Acid reflux in dogs and cats is a common medical problem that may be due to a variety of causes. One type of reflux, termed esophagitis, is typically caused by the introduction of acid from the gastric contents of the stomach, into the esophagus. The most common treatment for reflux involves the introduction of a chemical neutralizer, such as an alkaline agent, into the esophagus. Such neutralization of the acid can be performed either by a continuous process in which an agent is introduced at a constant rate, or by an intermittent or bolus process, in which the neutralizing agent is introduced only in response to the presence of the acid. As used herein, the term “alkaline agent” refers to a chemical used for the treatment of gastric acid reflux in animals, including but not limited to, amines such as hydroxyl amines, alkali metal carbonates and hydroxides, alkali metal bicarbonates, guanidines such as aminoguanidine and guanidine carbonate.

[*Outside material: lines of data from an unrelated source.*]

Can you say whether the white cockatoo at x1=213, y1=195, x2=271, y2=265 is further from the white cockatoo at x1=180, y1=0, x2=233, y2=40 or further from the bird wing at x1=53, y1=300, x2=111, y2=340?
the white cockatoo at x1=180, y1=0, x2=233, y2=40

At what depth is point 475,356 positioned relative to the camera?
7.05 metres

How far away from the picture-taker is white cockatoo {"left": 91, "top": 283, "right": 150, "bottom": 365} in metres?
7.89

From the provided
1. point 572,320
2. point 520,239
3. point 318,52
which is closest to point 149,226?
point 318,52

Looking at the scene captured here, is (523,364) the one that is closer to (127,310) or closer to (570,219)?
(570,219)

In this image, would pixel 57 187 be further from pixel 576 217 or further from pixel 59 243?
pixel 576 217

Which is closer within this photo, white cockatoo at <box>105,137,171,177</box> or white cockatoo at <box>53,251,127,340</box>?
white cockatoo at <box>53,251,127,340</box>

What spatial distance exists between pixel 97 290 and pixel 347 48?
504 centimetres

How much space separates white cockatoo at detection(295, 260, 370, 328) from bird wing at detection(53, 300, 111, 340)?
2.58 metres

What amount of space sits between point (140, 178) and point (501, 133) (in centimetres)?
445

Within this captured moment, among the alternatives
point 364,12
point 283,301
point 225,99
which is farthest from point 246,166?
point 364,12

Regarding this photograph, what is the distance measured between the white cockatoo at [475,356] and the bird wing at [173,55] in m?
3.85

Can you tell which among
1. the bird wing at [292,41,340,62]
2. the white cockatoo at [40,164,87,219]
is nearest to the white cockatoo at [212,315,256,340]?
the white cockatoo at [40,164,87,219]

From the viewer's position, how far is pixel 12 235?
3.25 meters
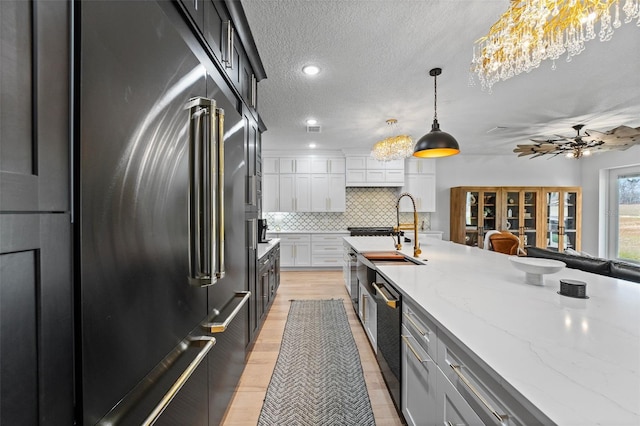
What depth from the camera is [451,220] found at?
19.8ft

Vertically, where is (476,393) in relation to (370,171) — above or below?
below

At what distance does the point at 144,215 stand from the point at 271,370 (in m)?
1.86

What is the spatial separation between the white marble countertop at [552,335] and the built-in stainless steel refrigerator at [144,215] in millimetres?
985

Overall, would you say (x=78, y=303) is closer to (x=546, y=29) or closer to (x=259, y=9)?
(x=259, y=9)

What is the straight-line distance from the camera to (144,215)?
2.62ft

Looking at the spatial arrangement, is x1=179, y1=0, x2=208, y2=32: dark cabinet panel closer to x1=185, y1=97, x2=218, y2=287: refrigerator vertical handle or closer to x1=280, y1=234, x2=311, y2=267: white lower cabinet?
x1=185, y1=97, x2=218, y2=287: refrigerator vertical handle

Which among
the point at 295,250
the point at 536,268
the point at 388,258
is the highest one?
the point at 536,268

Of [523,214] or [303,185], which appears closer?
[523,214]

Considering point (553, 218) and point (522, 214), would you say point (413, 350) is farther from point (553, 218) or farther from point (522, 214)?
point (553, 218)

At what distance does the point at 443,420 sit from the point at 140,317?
1182 millimetres

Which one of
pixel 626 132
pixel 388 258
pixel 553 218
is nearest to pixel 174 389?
pixel 388 258

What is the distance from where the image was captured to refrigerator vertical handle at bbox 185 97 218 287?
0.96 m

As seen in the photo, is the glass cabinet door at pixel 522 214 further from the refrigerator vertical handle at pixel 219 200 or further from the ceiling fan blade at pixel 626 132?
the refrigerator vertical handle at pixel 219 200

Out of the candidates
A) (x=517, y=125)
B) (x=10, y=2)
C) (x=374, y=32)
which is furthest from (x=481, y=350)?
(x=517, y=125)
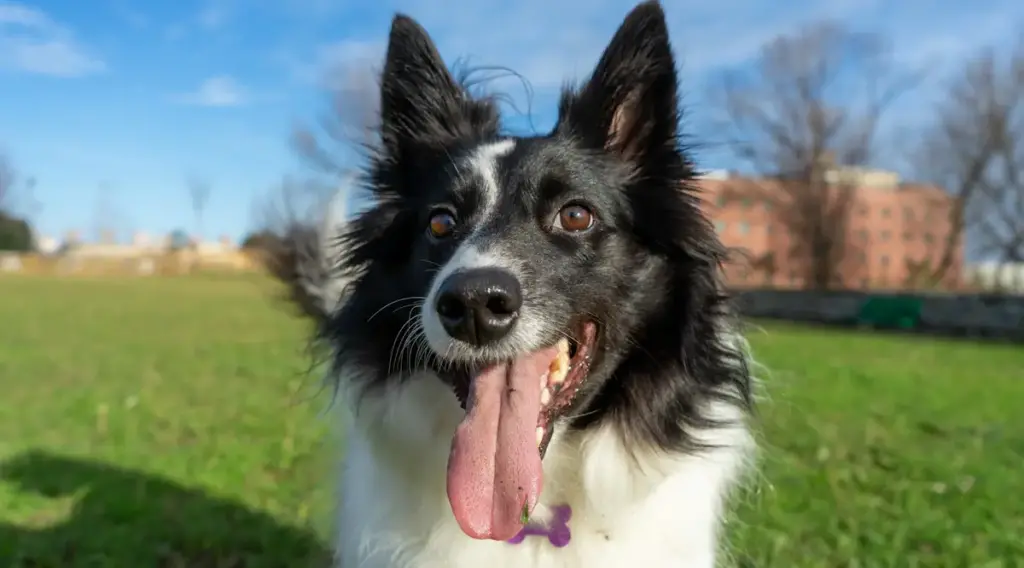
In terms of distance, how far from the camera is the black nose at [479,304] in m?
2.52

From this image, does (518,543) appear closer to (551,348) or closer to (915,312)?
(551,348)

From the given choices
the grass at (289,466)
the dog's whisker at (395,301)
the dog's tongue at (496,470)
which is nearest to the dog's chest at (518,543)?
the dog's tongue at (496,470)

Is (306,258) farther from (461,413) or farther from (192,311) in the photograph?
(192,311)

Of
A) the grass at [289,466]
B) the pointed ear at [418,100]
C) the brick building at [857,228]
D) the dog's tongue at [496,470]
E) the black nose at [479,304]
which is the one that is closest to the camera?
the black nose at [479,304]

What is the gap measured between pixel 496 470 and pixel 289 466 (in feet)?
13.8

One well-known method for treatment of esophagitis is the continuous neutralization of the gastric acid by the administration of alginates, such as sodium alginate (Pauza®, PZ Algefa, France). The sodium alginate molecule comprises repeating units of monomers which can be assimilated into the mucin layer of the esophagus. As used herein, the term “sodium alginate” or “sodium alginate” is meant to refer to a soluble form of alginic acid derived from brown algae. When introduced into the animal's stomach and/or esophagus, sodium alginate reacts with gastric acid to form a gelatinous precipitate or mass which can coat the esophagus and reduce acid exposure therein. As such, the esophagus is rendered less susceptible to irritation and/or damage by the presence of gastric acid. While sodium alginate compositions are an effective treatment for esophagitis, the need for continual administration of sodium alginate is problematic and inconvenient. For example, a subject suffering from esophagitis often is already receiving medication such as a proton pump inhibitor or H2 receptor antagonist. Additionally, continuous or even continuous-relief administration of sodium alginate may be required to maintain continuous healing of the esophagus. In this case, the constant application of sodium alginate may need to be monitored to prevent over-dosage. Thus, what is needed is an alternative to sodium alginate for treating esophagitis.
While the benefits of gastric acid inhibiting medications are widely known and recognized, the prior art is devoid of products and methods which provide convenient relief from the effects of gastric acid without the need for continuous application. Additionally, the prior art is devoid of compositions or methods which provide relief from the harmful effects of gastric acid without the need for continual administration. There is a need in the art for an effective, convenient, and convenient-to-apply alternative to sodium alginate for treating esophagitis.